Posted on | June 29, 2012 | by Vince Janoski | No Comments
You’re serious about your bagpiping, right? Of course you are. You take all the necessary steps to treat your instrument with care and acquire all the skills and knowledge you need to play good music. So why wouldn’t you treat other aspects of your bagpipe progress with the same import? It always surprises me that, for a group of musicians who make a lot of noise, so many bagpipers are so reluctant to record the result of their efforts or worse, completely in the dark about how to go about it. Recording yourself is just another component of the bagpiping skill and knowledge set and it behooves you to be as serious about it as you are with your bagpipe playing. This project will get you set up and creating professional-quality tracks of your piping performance.
The value of personal recordings as an educational tool cannot be overstated. But recording yourself can be daunting. Yes, hearing yourself can be a bit demoralizing. The prospects of creating a permanent record of all the flaws in your playing for all to hear for all time is frankly, frightening. Which is probably what keeps people from doing it. People might also be afraid of the absence of skills needed to work hardware and software, but these are no different than learning learning the skills required for a new tune. Well, it’s time to abandon the fear. Recording your playing is essential to your progress as a musician. Learning to critique a bagpipe performance is a great skill, but it is even more important to apply that skill to your own performances. There are elements of your bagpiping that you are just not going to hear when playing in your practice room, or worse still, there are elements that you think you hear that are then shown to be absent. The recording reveals all. In addition to listening to my own playing, I use recordings to get a better sense of my personal bagpipe sound. I’m always striving for a better quality sound and experimenting with different set ups. Recording the results of these experiments and listening to the results is the only real way to create the sound you want. Like a sculptor chiseling a large block of marble, you need to step back every now and then to get a true view of how your work is coming along.

▸ Work to be completed
Summarize the blog post on recording your own bagpipe playing in two sentences.

▸ Entries supplied
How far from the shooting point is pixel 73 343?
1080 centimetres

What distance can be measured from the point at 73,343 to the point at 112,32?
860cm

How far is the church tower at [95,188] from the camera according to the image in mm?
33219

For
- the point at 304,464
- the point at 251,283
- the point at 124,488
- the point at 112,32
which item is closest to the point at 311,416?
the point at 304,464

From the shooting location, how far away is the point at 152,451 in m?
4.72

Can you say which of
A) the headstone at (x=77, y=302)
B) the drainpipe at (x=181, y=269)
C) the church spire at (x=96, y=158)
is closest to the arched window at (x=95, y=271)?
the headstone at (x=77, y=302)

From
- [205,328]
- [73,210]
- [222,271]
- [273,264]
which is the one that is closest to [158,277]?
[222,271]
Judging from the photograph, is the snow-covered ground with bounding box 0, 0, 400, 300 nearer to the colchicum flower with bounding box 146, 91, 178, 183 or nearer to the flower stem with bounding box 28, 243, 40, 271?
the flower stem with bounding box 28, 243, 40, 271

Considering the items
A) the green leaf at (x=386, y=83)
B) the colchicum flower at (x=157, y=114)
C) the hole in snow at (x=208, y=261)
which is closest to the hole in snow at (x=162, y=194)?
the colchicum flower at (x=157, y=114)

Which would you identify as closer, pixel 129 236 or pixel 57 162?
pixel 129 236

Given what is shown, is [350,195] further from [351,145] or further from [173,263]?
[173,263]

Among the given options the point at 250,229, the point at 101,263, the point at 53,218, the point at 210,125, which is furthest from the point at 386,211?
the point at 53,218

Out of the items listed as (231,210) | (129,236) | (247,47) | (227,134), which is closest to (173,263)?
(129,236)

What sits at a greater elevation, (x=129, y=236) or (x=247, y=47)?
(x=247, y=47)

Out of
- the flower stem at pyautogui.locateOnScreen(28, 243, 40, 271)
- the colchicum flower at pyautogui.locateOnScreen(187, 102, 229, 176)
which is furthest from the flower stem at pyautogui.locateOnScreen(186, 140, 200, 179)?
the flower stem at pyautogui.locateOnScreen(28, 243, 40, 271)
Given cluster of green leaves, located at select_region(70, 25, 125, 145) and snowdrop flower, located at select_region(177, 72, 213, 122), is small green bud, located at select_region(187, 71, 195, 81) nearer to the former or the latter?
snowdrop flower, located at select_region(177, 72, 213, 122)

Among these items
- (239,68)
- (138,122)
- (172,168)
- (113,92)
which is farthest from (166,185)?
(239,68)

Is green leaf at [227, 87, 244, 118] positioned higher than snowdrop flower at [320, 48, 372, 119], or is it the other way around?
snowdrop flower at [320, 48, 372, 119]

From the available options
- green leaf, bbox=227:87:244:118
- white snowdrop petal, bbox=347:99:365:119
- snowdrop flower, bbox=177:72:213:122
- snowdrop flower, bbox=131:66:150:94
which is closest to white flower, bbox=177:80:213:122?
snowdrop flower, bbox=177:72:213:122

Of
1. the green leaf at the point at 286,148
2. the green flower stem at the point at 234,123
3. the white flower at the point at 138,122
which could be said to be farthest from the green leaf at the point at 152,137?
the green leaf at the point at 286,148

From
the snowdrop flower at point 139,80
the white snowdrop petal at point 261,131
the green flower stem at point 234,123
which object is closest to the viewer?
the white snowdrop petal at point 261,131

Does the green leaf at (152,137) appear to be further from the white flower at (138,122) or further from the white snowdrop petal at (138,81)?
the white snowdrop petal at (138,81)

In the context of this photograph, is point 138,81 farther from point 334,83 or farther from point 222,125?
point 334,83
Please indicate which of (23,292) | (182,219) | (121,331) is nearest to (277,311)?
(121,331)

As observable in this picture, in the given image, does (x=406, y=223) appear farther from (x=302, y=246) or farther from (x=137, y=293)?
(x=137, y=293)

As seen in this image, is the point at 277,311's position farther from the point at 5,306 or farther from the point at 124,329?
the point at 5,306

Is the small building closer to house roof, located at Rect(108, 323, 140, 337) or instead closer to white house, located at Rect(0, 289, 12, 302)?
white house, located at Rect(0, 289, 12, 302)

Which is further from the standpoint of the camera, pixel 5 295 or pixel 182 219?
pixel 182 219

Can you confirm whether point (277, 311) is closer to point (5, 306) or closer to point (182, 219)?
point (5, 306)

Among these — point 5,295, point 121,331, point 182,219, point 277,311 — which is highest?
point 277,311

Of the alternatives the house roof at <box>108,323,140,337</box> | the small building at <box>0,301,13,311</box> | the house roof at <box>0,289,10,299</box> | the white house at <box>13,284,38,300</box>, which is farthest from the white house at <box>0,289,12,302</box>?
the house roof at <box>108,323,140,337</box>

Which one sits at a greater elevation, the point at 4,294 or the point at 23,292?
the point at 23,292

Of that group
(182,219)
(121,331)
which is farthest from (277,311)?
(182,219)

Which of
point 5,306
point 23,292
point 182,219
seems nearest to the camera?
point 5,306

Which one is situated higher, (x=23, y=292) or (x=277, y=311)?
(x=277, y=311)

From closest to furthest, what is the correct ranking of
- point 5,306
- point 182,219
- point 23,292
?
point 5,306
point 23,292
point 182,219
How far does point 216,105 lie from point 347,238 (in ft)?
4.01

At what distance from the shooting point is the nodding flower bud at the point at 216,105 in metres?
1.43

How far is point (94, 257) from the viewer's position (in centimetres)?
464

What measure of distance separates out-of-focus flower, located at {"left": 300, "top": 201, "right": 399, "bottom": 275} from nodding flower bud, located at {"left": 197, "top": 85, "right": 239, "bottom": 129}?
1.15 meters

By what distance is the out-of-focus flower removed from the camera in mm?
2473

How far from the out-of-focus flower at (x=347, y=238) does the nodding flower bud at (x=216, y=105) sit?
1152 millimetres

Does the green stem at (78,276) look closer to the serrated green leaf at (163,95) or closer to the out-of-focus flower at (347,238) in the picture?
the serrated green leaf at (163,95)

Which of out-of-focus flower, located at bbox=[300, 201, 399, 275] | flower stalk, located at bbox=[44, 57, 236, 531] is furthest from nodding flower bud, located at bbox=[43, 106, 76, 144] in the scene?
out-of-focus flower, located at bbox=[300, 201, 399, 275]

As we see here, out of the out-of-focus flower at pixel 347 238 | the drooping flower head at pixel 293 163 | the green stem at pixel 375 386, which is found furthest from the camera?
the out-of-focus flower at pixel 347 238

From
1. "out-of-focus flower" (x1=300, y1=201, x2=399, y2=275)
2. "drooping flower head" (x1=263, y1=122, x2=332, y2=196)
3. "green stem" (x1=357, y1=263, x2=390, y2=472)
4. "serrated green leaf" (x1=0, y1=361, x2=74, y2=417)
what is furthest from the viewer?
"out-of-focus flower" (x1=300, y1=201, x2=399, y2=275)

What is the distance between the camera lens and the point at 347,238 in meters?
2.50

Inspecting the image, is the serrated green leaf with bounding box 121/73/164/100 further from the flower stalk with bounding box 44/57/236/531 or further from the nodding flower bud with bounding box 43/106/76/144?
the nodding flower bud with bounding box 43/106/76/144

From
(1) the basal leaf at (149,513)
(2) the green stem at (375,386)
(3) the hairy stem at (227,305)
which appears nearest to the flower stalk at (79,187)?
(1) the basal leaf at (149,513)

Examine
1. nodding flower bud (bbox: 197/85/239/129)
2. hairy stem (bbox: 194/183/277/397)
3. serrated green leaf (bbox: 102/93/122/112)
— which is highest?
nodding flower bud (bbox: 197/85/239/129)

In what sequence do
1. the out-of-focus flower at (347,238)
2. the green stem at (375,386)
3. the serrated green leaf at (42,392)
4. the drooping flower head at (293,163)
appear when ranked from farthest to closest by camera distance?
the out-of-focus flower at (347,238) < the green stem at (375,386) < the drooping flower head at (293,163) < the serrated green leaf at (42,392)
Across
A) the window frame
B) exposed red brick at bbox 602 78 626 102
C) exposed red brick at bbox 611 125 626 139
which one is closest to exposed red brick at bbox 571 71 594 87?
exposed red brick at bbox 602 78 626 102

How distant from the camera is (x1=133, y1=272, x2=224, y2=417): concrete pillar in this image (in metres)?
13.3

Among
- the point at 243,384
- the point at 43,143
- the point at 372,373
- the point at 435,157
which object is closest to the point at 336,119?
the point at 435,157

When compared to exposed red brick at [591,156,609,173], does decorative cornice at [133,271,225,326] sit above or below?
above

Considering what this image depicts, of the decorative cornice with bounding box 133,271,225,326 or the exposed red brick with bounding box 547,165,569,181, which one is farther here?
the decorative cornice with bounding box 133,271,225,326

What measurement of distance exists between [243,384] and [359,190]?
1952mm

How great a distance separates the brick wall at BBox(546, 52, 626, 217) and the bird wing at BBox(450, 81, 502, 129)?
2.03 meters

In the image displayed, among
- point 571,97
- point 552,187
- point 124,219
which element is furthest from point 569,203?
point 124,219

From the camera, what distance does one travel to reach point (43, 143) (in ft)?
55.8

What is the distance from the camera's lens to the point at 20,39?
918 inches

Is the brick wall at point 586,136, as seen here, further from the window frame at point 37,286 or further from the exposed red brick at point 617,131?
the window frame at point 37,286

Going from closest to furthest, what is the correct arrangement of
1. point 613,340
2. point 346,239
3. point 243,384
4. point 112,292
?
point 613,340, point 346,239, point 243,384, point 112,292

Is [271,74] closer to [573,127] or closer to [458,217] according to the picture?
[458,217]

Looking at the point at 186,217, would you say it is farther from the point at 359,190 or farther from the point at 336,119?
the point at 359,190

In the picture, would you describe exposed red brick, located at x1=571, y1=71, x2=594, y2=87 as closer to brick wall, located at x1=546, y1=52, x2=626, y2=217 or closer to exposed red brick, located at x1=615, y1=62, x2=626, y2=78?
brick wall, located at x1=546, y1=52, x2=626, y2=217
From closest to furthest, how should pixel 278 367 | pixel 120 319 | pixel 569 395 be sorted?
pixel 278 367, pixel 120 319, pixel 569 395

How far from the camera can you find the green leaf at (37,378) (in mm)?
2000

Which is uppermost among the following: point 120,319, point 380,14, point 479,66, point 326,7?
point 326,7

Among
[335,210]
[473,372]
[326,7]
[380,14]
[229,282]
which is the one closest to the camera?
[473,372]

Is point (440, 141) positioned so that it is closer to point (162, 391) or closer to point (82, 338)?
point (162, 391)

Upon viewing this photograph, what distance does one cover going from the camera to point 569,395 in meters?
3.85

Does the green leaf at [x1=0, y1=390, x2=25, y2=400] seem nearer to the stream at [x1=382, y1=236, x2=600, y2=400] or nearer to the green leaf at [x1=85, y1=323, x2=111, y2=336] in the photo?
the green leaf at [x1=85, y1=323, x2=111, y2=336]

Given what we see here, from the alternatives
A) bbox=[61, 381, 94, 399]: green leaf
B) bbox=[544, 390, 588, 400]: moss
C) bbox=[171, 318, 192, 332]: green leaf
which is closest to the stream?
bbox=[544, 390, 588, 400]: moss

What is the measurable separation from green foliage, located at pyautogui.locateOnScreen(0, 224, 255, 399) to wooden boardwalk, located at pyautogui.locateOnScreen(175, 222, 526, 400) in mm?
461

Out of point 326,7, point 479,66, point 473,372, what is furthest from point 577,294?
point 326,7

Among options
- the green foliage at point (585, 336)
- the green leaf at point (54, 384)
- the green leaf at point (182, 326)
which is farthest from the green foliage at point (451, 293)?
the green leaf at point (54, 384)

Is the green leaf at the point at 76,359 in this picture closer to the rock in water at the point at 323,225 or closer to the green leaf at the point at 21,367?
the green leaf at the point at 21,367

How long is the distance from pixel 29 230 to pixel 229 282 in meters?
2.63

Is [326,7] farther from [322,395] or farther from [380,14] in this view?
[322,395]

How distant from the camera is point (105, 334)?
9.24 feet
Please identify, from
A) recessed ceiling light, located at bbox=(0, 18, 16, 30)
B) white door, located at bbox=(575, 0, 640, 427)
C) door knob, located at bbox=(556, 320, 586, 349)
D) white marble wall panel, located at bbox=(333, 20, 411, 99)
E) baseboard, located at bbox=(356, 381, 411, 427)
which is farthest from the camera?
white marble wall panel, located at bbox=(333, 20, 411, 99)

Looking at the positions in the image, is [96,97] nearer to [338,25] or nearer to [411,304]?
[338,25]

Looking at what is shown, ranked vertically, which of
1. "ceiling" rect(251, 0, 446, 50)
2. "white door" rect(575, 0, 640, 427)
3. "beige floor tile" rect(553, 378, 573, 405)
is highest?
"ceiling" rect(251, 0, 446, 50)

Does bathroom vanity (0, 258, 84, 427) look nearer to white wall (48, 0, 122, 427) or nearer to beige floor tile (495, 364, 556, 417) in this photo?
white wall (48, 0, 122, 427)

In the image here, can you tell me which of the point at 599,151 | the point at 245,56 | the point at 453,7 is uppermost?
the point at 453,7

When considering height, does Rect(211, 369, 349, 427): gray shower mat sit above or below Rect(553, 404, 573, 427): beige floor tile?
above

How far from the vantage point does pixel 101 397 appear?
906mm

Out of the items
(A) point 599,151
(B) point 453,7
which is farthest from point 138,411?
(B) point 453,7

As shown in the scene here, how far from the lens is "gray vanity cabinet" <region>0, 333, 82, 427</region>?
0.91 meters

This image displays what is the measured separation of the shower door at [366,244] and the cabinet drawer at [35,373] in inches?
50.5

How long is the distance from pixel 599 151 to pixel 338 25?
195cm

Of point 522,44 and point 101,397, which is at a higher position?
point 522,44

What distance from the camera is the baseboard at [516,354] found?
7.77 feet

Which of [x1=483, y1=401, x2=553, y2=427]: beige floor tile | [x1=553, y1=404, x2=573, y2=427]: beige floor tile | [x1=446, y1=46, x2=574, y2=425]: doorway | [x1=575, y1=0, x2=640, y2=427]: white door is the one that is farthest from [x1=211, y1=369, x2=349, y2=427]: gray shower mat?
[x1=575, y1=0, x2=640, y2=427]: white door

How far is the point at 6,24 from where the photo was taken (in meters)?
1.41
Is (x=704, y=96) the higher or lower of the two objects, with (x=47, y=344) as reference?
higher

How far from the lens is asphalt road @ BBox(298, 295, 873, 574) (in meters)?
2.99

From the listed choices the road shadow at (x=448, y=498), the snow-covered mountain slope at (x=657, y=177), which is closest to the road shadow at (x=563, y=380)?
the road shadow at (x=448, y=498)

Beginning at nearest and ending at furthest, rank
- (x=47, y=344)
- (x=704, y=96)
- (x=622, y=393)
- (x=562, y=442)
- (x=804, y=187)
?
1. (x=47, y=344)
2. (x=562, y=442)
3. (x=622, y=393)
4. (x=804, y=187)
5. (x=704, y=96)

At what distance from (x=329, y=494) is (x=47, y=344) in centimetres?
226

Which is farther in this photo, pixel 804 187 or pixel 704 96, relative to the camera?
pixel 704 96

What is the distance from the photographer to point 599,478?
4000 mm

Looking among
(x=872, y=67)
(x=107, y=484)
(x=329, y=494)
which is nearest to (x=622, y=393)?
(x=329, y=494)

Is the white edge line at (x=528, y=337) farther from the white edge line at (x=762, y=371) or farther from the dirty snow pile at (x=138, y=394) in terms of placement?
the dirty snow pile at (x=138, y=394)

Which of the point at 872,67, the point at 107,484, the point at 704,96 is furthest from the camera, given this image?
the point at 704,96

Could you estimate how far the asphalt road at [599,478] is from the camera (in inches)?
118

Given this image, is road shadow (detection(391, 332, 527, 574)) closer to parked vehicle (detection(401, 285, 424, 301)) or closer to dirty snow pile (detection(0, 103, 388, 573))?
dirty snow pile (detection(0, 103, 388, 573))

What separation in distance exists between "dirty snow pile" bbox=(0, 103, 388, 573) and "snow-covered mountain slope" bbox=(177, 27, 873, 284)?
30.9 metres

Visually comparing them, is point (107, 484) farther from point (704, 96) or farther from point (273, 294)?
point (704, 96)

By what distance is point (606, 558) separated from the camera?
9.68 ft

▸ Written response
Bagpipers should treat recording themselves as seriously as their playing, because personal recordings are an invaluable educational tool and essential to progress, even though preserving one's flaws for all to hear can be frightening. A recording reveals things a player misses, or wrongly thinks are there, in the practice room, and it is the only real way to create the sound one wants, much as a sculptor must step back to see how the work is coming along.